Vermögemshaushalt (Ausgaben):

Feuerwehr Ebersbach - Tragkraftspritzenanhänger: 20 000 Euro und Hochbau Feuerwehrgerätehaus: 50 000 Euro. Kita Fölschnitz - Investitionszuschuss: 100 000 Euro. Tiefbaumaßnahmen - Leitplanken: 45 000 Euro. Bergweg - Tiefbaukosten: 100 000 Euro. Rückbau Wendehammer-Weinleite: 15 000 Euro. B 289 Kauerndorf - Ampel: 22 000 Euro. Straßenbeleuchtung: 30 000 Euro. Hochwasserschutz - Grunderwerb: 30 000 Euro, Ebersbach: 50 000 Euro. Abwasseranlage: 200 500 Euro. Bauhof - Neuanschaffungen: 26 800 Euro. Wasserversorgungsanlage: 79 100 Euro. Waldwegebau: 125 000 Euro. Kauerndorf 19 - Hochbau- und Tiefbaukosten: 130 000 Euro. Schuldendienst - Tilgung: 123 000 Euro.

Schulden zum Ende 31. Dezember 2020: 1 089 719 Euro. Pro-Kopf-Verschuldung: 710 Euro.

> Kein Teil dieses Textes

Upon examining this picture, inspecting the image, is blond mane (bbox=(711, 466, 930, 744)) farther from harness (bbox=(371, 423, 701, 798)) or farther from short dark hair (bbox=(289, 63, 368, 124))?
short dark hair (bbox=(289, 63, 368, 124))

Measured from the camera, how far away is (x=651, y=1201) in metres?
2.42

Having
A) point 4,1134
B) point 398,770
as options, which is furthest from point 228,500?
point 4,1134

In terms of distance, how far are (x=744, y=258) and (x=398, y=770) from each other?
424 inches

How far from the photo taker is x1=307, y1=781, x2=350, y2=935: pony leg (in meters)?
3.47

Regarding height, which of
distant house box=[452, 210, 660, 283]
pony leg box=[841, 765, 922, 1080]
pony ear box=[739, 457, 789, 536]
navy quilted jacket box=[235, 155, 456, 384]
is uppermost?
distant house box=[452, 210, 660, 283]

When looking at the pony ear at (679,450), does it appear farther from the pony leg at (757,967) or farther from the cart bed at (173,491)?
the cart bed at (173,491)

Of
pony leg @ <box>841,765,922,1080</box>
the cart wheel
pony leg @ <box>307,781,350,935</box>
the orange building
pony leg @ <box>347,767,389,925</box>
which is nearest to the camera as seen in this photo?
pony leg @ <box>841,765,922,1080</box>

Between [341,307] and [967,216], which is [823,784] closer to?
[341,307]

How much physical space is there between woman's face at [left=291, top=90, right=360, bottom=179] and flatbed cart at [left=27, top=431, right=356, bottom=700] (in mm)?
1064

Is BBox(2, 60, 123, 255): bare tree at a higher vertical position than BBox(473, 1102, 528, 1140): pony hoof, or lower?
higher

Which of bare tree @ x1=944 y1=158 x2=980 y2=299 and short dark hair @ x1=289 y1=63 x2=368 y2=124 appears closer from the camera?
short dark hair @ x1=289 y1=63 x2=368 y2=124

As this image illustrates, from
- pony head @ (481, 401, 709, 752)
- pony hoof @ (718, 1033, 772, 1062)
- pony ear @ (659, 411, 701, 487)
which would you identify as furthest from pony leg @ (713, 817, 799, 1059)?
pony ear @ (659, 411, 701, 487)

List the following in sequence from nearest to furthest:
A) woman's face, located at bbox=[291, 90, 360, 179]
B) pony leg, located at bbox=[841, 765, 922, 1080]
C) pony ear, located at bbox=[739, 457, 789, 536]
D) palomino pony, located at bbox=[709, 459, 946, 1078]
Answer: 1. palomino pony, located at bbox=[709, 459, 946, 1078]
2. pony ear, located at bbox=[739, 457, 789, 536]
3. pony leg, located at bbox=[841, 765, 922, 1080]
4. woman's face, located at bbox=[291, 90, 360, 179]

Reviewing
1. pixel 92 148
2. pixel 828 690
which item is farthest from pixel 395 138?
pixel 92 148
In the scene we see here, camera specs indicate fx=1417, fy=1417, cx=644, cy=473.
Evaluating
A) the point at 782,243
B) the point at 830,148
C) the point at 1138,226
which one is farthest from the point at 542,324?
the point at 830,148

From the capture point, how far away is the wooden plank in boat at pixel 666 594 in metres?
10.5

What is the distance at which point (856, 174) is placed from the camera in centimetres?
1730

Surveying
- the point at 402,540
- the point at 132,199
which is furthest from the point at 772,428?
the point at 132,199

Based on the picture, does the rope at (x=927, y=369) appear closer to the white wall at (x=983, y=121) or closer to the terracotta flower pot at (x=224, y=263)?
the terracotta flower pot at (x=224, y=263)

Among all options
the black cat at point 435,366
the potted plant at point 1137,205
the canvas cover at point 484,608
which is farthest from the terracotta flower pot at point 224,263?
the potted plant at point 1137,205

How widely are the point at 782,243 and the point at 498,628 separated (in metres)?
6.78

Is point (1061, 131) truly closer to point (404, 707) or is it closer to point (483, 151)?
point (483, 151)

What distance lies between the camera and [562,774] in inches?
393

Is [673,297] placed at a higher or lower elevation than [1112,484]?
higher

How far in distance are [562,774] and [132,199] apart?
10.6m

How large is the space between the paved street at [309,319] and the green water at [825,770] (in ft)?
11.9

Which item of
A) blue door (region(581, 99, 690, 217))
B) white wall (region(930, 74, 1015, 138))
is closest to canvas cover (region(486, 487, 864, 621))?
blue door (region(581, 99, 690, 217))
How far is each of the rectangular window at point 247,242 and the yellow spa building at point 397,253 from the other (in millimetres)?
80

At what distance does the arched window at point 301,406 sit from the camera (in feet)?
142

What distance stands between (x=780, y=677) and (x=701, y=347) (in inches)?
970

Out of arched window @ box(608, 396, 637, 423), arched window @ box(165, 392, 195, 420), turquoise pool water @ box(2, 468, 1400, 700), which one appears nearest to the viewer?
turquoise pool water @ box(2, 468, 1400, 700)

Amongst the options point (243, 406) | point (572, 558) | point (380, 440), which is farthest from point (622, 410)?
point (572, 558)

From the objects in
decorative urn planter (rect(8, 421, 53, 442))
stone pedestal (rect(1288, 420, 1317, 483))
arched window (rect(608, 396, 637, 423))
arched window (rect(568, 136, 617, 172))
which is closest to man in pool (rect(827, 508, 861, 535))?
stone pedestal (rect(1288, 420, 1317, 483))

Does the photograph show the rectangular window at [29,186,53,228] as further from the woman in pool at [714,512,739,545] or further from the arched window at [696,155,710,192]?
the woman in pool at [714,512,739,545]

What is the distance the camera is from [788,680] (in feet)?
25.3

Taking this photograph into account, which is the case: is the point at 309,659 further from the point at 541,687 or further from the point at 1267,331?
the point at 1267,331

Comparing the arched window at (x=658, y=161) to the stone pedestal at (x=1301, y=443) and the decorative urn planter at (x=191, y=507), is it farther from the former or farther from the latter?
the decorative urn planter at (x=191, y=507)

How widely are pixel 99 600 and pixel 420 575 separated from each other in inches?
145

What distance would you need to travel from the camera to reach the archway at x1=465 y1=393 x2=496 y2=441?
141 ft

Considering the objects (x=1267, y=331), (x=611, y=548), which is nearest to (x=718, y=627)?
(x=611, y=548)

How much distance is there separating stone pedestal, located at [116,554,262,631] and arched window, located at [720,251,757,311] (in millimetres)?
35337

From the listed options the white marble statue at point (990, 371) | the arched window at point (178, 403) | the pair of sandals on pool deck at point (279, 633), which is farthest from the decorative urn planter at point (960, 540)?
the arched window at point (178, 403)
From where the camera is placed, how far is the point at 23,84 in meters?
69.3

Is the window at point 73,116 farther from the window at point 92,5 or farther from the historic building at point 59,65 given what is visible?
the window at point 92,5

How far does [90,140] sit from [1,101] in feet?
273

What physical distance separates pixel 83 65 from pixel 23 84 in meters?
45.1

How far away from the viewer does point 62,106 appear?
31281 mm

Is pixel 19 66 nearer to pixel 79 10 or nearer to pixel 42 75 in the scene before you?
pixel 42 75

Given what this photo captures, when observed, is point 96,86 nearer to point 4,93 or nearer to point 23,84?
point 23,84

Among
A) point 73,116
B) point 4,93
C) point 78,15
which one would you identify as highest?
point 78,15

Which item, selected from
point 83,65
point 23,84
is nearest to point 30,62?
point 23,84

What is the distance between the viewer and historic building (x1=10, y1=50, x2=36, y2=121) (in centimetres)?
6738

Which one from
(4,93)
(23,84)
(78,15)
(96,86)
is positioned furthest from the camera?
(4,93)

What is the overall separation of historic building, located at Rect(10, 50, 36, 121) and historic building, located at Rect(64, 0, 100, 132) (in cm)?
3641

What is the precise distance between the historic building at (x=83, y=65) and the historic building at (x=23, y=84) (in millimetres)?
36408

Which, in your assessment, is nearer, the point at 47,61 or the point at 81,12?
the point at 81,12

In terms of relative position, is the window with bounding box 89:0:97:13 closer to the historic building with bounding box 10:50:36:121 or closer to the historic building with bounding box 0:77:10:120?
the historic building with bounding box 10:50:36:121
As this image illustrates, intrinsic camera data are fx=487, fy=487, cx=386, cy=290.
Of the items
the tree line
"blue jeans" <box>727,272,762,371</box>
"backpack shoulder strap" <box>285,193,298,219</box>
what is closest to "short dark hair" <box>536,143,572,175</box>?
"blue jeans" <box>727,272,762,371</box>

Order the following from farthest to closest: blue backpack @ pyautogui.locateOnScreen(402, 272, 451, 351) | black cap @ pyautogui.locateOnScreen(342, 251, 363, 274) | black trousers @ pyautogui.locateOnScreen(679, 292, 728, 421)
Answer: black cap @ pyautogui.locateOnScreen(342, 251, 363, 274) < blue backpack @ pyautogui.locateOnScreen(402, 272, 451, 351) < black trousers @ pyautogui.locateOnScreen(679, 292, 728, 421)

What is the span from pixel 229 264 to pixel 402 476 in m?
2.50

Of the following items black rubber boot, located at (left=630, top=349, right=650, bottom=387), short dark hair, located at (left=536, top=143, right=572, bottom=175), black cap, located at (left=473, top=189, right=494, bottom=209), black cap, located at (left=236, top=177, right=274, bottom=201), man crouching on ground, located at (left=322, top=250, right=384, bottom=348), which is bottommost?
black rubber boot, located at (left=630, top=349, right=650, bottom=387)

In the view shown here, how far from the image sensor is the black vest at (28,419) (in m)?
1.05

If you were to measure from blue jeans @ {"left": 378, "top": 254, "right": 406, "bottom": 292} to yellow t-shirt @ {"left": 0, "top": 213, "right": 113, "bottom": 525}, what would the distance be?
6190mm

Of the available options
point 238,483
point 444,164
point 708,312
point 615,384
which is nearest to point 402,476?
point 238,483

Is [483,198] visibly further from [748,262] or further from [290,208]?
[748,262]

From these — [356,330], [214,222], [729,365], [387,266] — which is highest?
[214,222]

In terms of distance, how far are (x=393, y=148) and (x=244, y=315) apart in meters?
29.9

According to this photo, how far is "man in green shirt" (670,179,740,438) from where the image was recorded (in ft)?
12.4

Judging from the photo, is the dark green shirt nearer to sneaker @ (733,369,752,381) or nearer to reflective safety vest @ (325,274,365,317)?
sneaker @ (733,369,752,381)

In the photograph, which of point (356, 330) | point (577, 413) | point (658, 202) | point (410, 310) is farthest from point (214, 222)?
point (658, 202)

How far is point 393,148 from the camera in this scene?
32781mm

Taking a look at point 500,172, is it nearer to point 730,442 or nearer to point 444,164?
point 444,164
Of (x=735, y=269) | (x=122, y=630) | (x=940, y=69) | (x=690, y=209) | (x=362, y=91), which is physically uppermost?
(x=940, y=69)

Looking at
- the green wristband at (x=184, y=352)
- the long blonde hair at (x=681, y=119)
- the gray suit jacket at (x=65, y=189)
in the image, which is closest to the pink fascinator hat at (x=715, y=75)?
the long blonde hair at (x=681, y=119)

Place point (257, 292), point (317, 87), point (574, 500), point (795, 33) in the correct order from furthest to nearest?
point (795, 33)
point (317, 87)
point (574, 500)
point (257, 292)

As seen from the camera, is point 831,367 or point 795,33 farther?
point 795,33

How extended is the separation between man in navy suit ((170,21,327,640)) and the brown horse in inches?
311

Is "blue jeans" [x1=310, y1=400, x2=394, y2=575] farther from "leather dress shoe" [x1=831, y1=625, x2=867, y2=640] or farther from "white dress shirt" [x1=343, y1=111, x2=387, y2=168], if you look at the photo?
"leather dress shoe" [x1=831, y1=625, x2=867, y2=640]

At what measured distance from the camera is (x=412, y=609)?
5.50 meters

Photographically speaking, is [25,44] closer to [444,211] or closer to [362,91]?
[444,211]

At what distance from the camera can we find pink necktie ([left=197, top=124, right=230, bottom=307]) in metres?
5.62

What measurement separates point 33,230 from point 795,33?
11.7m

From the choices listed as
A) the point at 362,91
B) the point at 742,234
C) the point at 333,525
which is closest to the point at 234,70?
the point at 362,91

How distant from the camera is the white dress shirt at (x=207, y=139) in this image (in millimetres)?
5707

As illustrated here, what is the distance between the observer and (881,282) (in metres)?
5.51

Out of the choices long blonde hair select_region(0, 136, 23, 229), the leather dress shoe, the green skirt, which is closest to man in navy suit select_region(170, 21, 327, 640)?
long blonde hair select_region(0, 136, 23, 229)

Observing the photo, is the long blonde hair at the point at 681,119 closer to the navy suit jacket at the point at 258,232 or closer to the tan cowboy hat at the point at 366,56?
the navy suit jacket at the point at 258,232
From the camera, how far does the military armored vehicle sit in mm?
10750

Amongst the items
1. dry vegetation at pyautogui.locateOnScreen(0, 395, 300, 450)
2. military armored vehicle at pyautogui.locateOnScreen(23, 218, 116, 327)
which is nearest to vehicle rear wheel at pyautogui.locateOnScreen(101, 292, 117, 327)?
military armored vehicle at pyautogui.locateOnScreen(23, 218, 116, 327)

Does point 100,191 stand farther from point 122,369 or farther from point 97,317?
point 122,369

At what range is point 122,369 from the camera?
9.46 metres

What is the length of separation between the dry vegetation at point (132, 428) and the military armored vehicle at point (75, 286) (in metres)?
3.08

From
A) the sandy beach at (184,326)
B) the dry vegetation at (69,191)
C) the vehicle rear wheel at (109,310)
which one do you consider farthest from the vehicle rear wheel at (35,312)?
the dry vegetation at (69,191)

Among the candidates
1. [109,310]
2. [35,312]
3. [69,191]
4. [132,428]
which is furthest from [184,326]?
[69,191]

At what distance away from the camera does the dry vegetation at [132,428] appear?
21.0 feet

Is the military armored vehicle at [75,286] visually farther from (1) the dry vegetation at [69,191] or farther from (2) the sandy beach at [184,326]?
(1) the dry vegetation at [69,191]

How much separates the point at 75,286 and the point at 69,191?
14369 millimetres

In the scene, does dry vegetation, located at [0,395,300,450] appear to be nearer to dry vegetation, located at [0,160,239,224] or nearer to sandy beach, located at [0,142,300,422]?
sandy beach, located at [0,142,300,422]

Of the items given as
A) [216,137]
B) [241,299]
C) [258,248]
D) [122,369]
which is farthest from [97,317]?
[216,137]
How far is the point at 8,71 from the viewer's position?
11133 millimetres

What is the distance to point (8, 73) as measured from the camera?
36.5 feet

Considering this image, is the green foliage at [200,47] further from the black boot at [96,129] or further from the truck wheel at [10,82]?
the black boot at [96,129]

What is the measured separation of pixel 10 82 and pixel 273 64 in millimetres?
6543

Der Haushalt für das Jahr 2020, den die Räte einstimmig verabschiedeten, hat sich im Vergleich zum Vorjahr um 764 000 Euro verringert und verweist im Verwaltungshaushalt Einnahmen und Ausgaben von 2 776 700 Euro und im Vermögenshaushalt von 1 213 400 Euro auf.

Kämmerer Tobias Müller ging in seinem Bericht besonders auf das Investitionsprogramm und die Finanzplanung der nächsten Jahre ein. Für die geplante Großbaumaßnahme "Sanierung/Neubau Kindergarten" wurde in der Finanzplanung für 2020, 2021 und 2022 eine Summe von zwei Millionen Euro einkalkuliert. An Fördergeldern rechnet die Gemeinde Ködnitz mit 900 000 Euro. Kämmerer Müller: "Eine Kostenfestsetzung und auch eine Förderzusage stehen allerdings noch aus."

Der Haushalt 2020 kommt ohne Darlehen aus, denn er kann durch die Entnahme aus der allgemeinen Rücklage ausgeglichen werden. Spätestens bei den anstehenden Großprojekten wie Kita, Hochwasserschutzmaßnahmen in Ebersbach und den Waldwegebau im Veitsgraben wird die Gemeinde Ködnitz aber nicht mehr ohne Darlehen auskommen.

Während im vorigen Jahr noch eine freie Finanzspanne von 461 365 Euro zur Verfügung stand, wird diese im Haushalt 2020 auf knapp 150 000 Euro schrumpfen. Die Kreisumlage wird trotz Senkung des Umlagesatzes um 42 000 Euro steigen. Dafür ist auf der Einnahmenseite bei der Einkommensteuerbeteiligung mit einem Anstieg um 80 000 Euro zu rechnen. Die Schlüsselzuweisungen bleiben mit 620 000 Euro auf dem Vorjahrsniveau. Weiterhin ist es nach den Worten von Kämmerer Tobias Müller notwendig, die gemeindlichen Anlagen im Rahmen der Haushaltsgrundsätze auf Sparsam- und Wirtschaftlichkeit stetig zu prüfen. Abschließend kam der Kämmerer zu dem Ergebnis, dass die Haushaltswirtschaft der Gemeinde Ködnitz als geordnet betrachtet werden kann: "Mit dem Haushalt 2020 wurde eine solide Grundlage zum Wirtschaften sowie für die in der Pipeline stehenden Projekte geschaffen."